## [To be done]
A faithful transcription of all the data is required.

----

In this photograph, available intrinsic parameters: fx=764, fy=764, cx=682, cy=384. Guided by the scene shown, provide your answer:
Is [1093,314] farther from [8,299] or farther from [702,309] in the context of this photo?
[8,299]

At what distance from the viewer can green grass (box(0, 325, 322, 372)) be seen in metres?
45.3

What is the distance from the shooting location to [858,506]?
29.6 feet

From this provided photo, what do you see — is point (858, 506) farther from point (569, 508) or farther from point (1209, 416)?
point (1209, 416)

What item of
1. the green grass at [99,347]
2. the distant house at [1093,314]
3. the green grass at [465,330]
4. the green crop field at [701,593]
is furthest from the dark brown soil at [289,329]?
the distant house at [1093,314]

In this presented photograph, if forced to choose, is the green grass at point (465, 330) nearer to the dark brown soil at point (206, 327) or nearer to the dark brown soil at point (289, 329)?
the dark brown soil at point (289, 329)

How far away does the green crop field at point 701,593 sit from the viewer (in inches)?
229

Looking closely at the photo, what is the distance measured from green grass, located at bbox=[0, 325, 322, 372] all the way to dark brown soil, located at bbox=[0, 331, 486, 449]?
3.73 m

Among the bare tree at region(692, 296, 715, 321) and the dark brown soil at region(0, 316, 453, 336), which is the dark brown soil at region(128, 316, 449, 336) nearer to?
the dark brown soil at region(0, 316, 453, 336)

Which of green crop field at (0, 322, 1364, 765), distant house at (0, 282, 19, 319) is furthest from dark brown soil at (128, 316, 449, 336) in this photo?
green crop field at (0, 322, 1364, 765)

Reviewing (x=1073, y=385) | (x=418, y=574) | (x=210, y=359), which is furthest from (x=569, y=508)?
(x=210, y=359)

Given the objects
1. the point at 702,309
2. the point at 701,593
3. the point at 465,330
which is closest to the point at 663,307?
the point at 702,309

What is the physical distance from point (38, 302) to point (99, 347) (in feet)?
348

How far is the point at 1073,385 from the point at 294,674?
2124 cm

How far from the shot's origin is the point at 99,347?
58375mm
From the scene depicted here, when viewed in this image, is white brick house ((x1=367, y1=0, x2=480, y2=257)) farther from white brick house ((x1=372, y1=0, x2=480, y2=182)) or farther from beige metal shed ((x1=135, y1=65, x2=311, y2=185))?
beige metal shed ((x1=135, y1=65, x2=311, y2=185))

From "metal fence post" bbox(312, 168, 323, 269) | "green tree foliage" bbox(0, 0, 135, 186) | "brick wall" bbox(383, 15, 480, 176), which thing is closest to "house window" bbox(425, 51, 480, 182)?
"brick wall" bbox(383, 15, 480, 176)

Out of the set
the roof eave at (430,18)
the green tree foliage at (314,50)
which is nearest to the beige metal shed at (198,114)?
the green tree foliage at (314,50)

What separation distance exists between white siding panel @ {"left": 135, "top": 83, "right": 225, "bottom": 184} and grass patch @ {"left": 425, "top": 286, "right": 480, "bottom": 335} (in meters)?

----

## [Task answer]
In this photograph, available intrinsic parameters: fx=764, fy=764, cx=682, cy=384. Guided by the scene shown, provide your answer:
Is [1093,314] farther from [8,299] or farther from [702,309] in the context of this photo?
[8,299]

At what distance from the viewer can green grass (box(0, 325, 322, 372)) be seen in metres?
45.3

What is the distance from the shooting location to [858,506]?
29.6 feet

From this provided photo, what do you see — is point (858, 506) farther from point (569, 508) or farther from point (1209, 416)?
point (1209, 416)

What item of
1. the green grass at [99,347]
2. the distant house at [1093,314]
3. the green grass at [465,330]
4. the green crop field at [701,593]
is furthest from the dark brown soil at [289,329]?
the distant house at [1093,314]

In this presented photograph, if forced to choose, is the green grass at point (465, 330) nearer to the dark brown soil at point (206, 327) or nearer to the dark brown soil at point (289, 329)?
the dark brown soil at point (289, 329)

How far away does the green crop field at point 701,593 sit from the viewer (in inches)?
229

Looking closely at the photo, what is the distance measured from green grass, located at bbox=[0, 325, 322, 372] all the way to dark brown soil, located at bbox=[0, 331, 486, 449]?
3.73 m

Among the bare tree at region(692, 296, 715, 321) and the dark brown soil at region(0, 316, 453, 336), which is the dark brown soil at region(128, 316, 449, 336) nearer to?
the dark brown soil at region(0, 316, 453, 336)

Which of green crop field at (0, 322, 1364, 765), distant house at (0, 282, 19, 319) is furthest from dark brown soil at (128, 316, 449, 336) in this photo?
green crop field at (0, 322, 1364, 765)

Reviewing (x=1073, y=385) | (x=418, y=574) | (x=210, y=359), which is furthest from (x=569, y=508)?
(x=210, y=359)

Given the objects
1. the point at 702,309
2. the point at 701,593
3. the point at 465,330
which is closest to the point at 663,307?
the point at 702,309

What is the physical distance from point (38, 302) to point (99, 347) (in feet)?
348

How far is the point at 1073,385 from the point at 294,674?
2124 cm

How far from the shot's origin is the point at 99,347?
58375mm
From the scene depicted here, when viewed in this image, is white brick house ((x1=367, y1=0, x2=480, y2=257)) farther from white brick house ((x1=372, y1=0, x2=480, y2=182)) or farther from beige metal shed ((x1=135, y1=65, x2=311, y2=185))?
beige metal shed ((x1=135, y1=65, x2=311, y2=185))

From "metal fence post" bbox(312, 168, 323, 269) | "green tree foliage" bbox(0, 0, 135, 186) | "brick wall" bbox(383, 15, 480, 176), which thing is closest to "house window" bbox(425, 51, 480, 182)?
"brick wall" bbox(383, 15, 480, 176)

Out of the set
the roof eave at (430,18)
the green tree foliage at (314,50)
which is nearest to the beige metal shed at (198,114)?
the green tree foliage at (314,50)

What separation distance exists between white siding panel @ {"left": 135, "top": 83, "right": 225, "bottom": 184} and grass patch @ {"left": 425, "top": 286, "right": 480, "bottom": 335} (in meters)?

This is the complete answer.